It should be stressed that the vertical displacement amplitudes are similar both throughout the 4-year examination period (40 mm for the PS points and 35 mm for the Free Field PS points) and for each hydrological year separately (33 mm for the general PS points and 32 mm for the Free Field PS points) (Figure 7). This observation confirms the periodicity of the phenomenon and leads in the conclusion that the main cause of ground volume changes is the seasonal fluctuation in the climatic factors (precipitation, temperature, sunshine).
In order to investigate the periodicity of this phenomenon, the rainfall data from 2 meteorological stations, during the time period were obtained. As Figure 8 shows, the driest period was between June 2004 and September 2004, as the cumulative amount of rainfall did not exceed 1 mm. On the contrary, the periods November 2002–May 2003 and October 2003–May 2004 presented the highest amount of precipitation. A correlation between three free field PS points (19322, 19126, 17779) and rainfall for the period November 2002–November 2006 can be discerned in Figure 8, despite gaps in the time series. It can be seen that rainy periods are followed shortly by an upward movement of the ground, while a steady downward movement develops during the course of the dry periods.
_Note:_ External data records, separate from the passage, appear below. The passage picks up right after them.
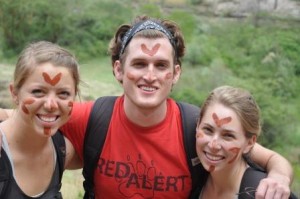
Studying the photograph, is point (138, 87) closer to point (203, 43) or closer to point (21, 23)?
point (21, 23)

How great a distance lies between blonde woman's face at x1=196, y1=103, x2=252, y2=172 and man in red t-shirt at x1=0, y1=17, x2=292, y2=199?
205mm

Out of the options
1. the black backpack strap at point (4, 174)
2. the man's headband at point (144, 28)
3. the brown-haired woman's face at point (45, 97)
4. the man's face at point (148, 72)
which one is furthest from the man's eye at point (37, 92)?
the man's headband at point (144, 28)

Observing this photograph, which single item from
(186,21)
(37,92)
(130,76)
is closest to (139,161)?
(130,76)

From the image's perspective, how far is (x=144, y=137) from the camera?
309 cm

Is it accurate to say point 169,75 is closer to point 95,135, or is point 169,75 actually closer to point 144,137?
point 144,137

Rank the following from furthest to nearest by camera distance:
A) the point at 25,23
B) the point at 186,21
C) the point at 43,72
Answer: the point at 186,21
the point at 25,23
the point at 43,72

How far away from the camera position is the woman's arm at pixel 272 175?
102 inches

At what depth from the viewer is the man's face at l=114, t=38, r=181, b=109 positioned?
3.01 meters

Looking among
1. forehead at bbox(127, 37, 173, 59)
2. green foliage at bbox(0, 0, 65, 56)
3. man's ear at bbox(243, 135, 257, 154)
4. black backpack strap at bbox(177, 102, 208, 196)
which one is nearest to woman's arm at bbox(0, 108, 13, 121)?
forehead at bbox(127, 37, 173, 59)

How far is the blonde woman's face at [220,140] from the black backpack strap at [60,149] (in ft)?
2.69

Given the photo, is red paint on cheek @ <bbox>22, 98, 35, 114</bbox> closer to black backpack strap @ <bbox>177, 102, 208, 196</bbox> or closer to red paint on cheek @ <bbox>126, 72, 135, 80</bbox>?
red paint on cheek @ <bbox>126, 72, 135, 80</bbox>

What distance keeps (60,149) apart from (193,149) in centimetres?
83

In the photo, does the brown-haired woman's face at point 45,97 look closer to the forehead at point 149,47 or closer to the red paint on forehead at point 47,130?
the red paint on forehead at point 47,130

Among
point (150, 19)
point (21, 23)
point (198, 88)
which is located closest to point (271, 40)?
point (198, 88)
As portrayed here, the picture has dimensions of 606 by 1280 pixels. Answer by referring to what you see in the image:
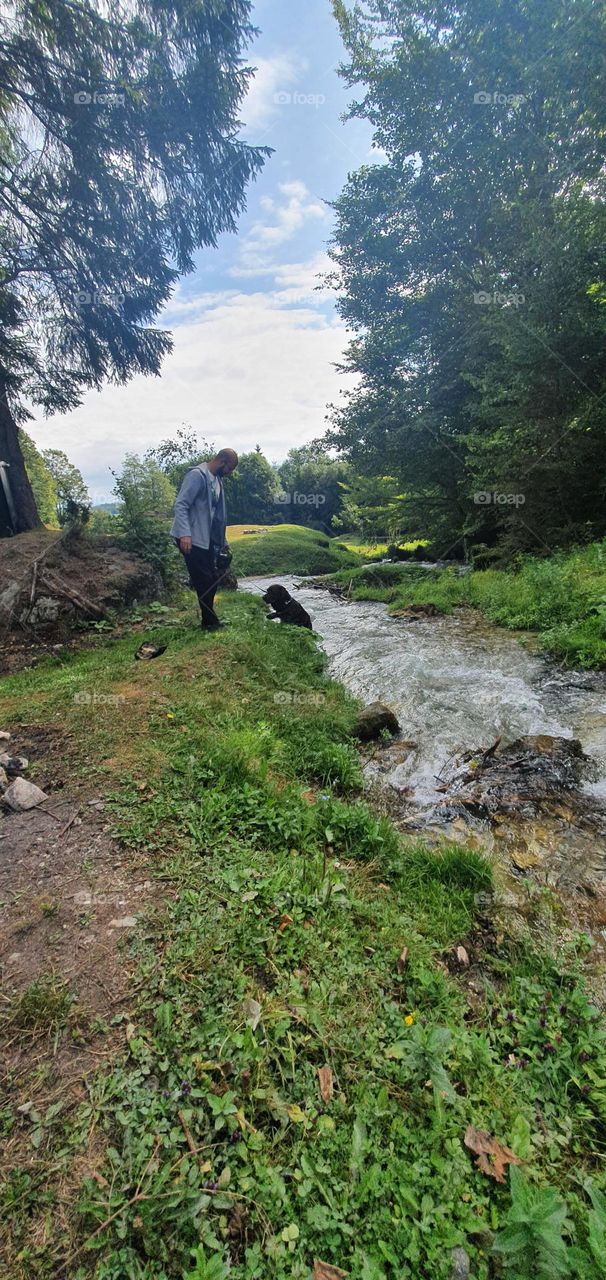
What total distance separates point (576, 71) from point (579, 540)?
14661 mm

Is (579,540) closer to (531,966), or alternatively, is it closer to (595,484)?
(595,484)

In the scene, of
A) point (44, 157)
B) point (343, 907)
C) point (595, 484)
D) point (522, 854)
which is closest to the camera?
point (343, 907)

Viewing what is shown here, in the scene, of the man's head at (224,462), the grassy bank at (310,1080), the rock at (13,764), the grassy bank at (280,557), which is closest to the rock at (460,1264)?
the grassy bank at (310,1080)

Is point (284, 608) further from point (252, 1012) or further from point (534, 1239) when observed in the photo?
point (534, 1239)

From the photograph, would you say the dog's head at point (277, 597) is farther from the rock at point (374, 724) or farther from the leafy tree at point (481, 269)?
the leafy tree at point (481, 269)

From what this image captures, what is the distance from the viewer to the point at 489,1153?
1.63 meters

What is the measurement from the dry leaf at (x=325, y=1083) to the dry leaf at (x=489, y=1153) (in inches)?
19.8

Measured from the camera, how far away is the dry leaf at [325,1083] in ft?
5.76

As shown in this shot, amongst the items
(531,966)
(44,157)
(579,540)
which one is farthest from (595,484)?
(44,157)

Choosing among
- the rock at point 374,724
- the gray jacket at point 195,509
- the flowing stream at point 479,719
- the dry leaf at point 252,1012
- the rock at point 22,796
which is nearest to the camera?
the dry leaf at point 252,1012

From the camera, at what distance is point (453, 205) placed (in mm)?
18219

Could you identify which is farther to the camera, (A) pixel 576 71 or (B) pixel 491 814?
(A) pixel 576 71

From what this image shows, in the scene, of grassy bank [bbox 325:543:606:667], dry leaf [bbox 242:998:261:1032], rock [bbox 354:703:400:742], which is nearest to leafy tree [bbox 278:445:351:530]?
grassy bank [bbox 325:543:606:667]

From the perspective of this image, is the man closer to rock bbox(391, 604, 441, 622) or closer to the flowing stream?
the flowing stream
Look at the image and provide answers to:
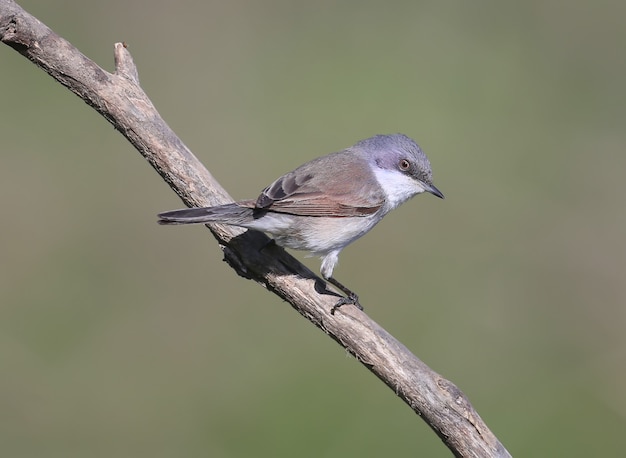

The seasonal changes in the displacement of the PS points lead to the conclusion that the repeated changes in the amount of rainfall in conjunction with the high seasonal temperature variations cause significant changes in the ground moisture inside the active zone, resulting in noticeable volumetric changes in the clay-rich horizons of the Nicosia marl.

5.1. Correlation of the Factors Controlling Ground Swelling/Shrinkage with the Remote Sensing Data

The results of the spatial analysis carried out in the GIS environment are presented below and concern the calculation of the frequency of classes of vertical ground displacement amplitude in correlation with the main causal factors. For this purpose, the PS points were divided into five classes according to the movement amplitude. Figure 9, Figure 10, Figure 11, Figure 12 and Figure 13 show the results of the statistical analysis in the form of diagrams, accounting both for all PS points and for only the Free Field PS points. It is noted that the relative density is estimated by considering the number of PS points in each individual class depending on the area which occupied.
Regarding the clay content, it was observed that the study area is covered mainly by khaki marl that contains clay percentage between 26–40%. Moreover, the area in which the khaki marl contains more than 40% of clay occupies 29% of the map. The highest frequency of small movement amplitude (blue bar) PS points (824) and large movement amplitude (red bar) PS points (64) occurs in the areas where the clay content is between 26–40% (Figure 9a). A similar picture is observed for the Free Field Ps points (Figure 9b). After the calculation of the relative density, it was observed that the highest rate of low displacement amplitude PS points was noticed in the clay content area ≤26% for both Free Field PS Point and the general PS Points (Figure 9c,d).
Significant variation in the high vertical displacement amplitude class between the results of the Free Field PS points and general PS points was observed. More specifically, the relative density of Free Field red PS points (42.62%) is higher in the area with clay content >40%, while the relative density of the general red PS Points is the lowest (14.29%) in same area.
From Figure 9d, it can be seen that there is strong correlation between clay content and ground movement amplitude. For example, the relative density of highest amplitude free field PS points (red bar) increase as the clay content increases, while the lowest amplitude points (blue bar) decreases as the clay content increases. This is not observed when all PS points are considered (Figure 9c). This fact demonstrates clearly the necessity of removing the PS points that do not belong in the free field from the statistical dataset. Contrarily to the clay content, a clear trend is not observed for the montmorillonite content (Figure 10d). For example, the relative density for the high amplitude and the low amplitude movement varying non-monotonically with increasing montmorillonite content. The same is true for the marl thickness inside the active zone (Figure 12).
An even stronger trend than clay content gives the plasticity index (Figure 11d) if only the free-field PS points are considered. The relative density of the highest amplitude displacement rises from 6% to 66% as PI rises to the range 58 to 79. As in the previous cases, if non free-field points are included in the statistical analysis, the correlation with PI is much weaker.
Ιn addition, the depth of the upper boundary of the Nicosia marl (Figure 13d) gives an equally strong correlation with the clay content. Generally, the relative density of the highest amplitude displacement decreases from 48.9% to 23% as the Nicosia marl depth increase up to 8 m. On the contrary, the relative density of the lower amplitude displacement increases proportional to the Nicosia marl depth. Comparing the figures of the total points (Figure 13a,c) with free field points (Figure 13b,d), it is obvious that in latter case the correlation with the Nicosia marl depth is much clearer.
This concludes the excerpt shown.